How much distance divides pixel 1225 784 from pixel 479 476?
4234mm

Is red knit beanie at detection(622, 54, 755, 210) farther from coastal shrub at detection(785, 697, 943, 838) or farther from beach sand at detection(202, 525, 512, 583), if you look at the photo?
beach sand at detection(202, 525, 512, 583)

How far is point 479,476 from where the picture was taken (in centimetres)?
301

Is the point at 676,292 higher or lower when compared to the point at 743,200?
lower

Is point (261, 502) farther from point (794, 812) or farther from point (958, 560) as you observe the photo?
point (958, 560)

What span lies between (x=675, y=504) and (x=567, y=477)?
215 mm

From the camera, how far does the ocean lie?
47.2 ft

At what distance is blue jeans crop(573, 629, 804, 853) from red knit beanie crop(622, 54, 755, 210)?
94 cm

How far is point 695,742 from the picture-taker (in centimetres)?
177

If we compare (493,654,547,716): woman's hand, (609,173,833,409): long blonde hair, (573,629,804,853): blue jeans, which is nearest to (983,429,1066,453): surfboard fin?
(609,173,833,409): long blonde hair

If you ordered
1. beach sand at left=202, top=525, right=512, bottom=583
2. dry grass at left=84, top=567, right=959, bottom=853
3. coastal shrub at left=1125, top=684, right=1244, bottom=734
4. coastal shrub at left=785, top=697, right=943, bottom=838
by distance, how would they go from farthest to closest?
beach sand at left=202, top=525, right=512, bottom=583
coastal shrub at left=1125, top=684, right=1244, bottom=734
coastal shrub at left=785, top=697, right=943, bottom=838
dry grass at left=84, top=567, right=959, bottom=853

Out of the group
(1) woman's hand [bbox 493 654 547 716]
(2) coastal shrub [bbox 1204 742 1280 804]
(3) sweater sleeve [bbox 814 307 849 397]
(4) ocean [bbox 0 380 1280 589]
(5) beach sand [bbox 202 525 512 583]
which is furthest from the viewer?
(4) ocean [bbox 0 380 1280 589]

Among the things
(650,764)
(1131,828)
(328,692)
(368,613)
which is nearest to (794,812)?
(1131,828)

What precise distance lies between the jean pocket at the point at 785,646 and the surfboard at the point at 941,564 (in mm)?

**GIVEN EXERCISE**
Return all of the records above word for word, with no changes of any kind.

**FINISHED TASK**
How much distance divides pixel 1225 784 from pixel 479 476?
4234mm

Is red knit beanie at detection(622, 54, 755, 210) farther from coastal shrub at detection(785, 697, 943, 838) or farther from beach sand at detection(202, 525, 512, 583), if you look at the photo?
beach sand at detection(202, 525, 512, 583)

How far is point 479,476 from where the picture was taken (in centimetres)?
301

Is the point at 676,292 higher or lower when compared to the point at 743,200?
lower

Is point (261, 502) farther from point (794, 812) or farther from point (958, 560) as you observe the photo?
point (958, 560)

What span lies between (x=675, y=504) and (x=567, y=477)?
215 mm

From the camera, how far does the ocean lie?
47.2 ft

At what distance is blue jeans crop(573, 629, 804, 853) from red knit beanie crop(622, 54, 755, 210)?
94 cm

How far is point 695,742 from the picture-taker (in centimetres)?
177

If we compare (493,654,547,716): woman's hand, (609,173,833,409): long blonde hair, (573,629,804,853): blue jeans, which is nearest to (983,429,1066,453): surfboard fin?
(609,173,833,409): long blonde hair

If you ordered
1. beach sand at left=202, top=525, right=512, bottom=583
2. dry grass at left=84, top=567, right=959, bottom=853
3. coastal shrub at left=1125, top=684, right=1244, bottom=734
4. coastal shrub at left=785, top=697, right=943, bottom=838
by distance, how would they go from farthest to closest?
beach sand at left=202, top=525, right=512, bottom=583
coastal shrub at left=1125, top=684, right=1244, bottom=734
coastal shrub at left=785, top=697, right=943, bottom=838
dry grass at left=84, top=567, right=959, bottom=853

Out of the group
(1) woman's hand [bbox 493 654 547 716]
(2) coastal shrub [bbox 1204 742 1280 804]
(3) sweater sleeve [bbox 814 307 849 397]
(4) ocean [bbox 0 380 1280 589]
(5) beach sand [bbox 202 525 512 583]
which is furthest from the viewer?
(4) ocean [bbox 0 380 1280 589]

Among the things
(650,764)
(1131,828)
(328,692)
(368,613)
which is nearest to (794,812)?
(1131,828)

What precise distance lies between the jean pocket at the point at 785,646 and the surfboard at the point at 941,564 (in mm)?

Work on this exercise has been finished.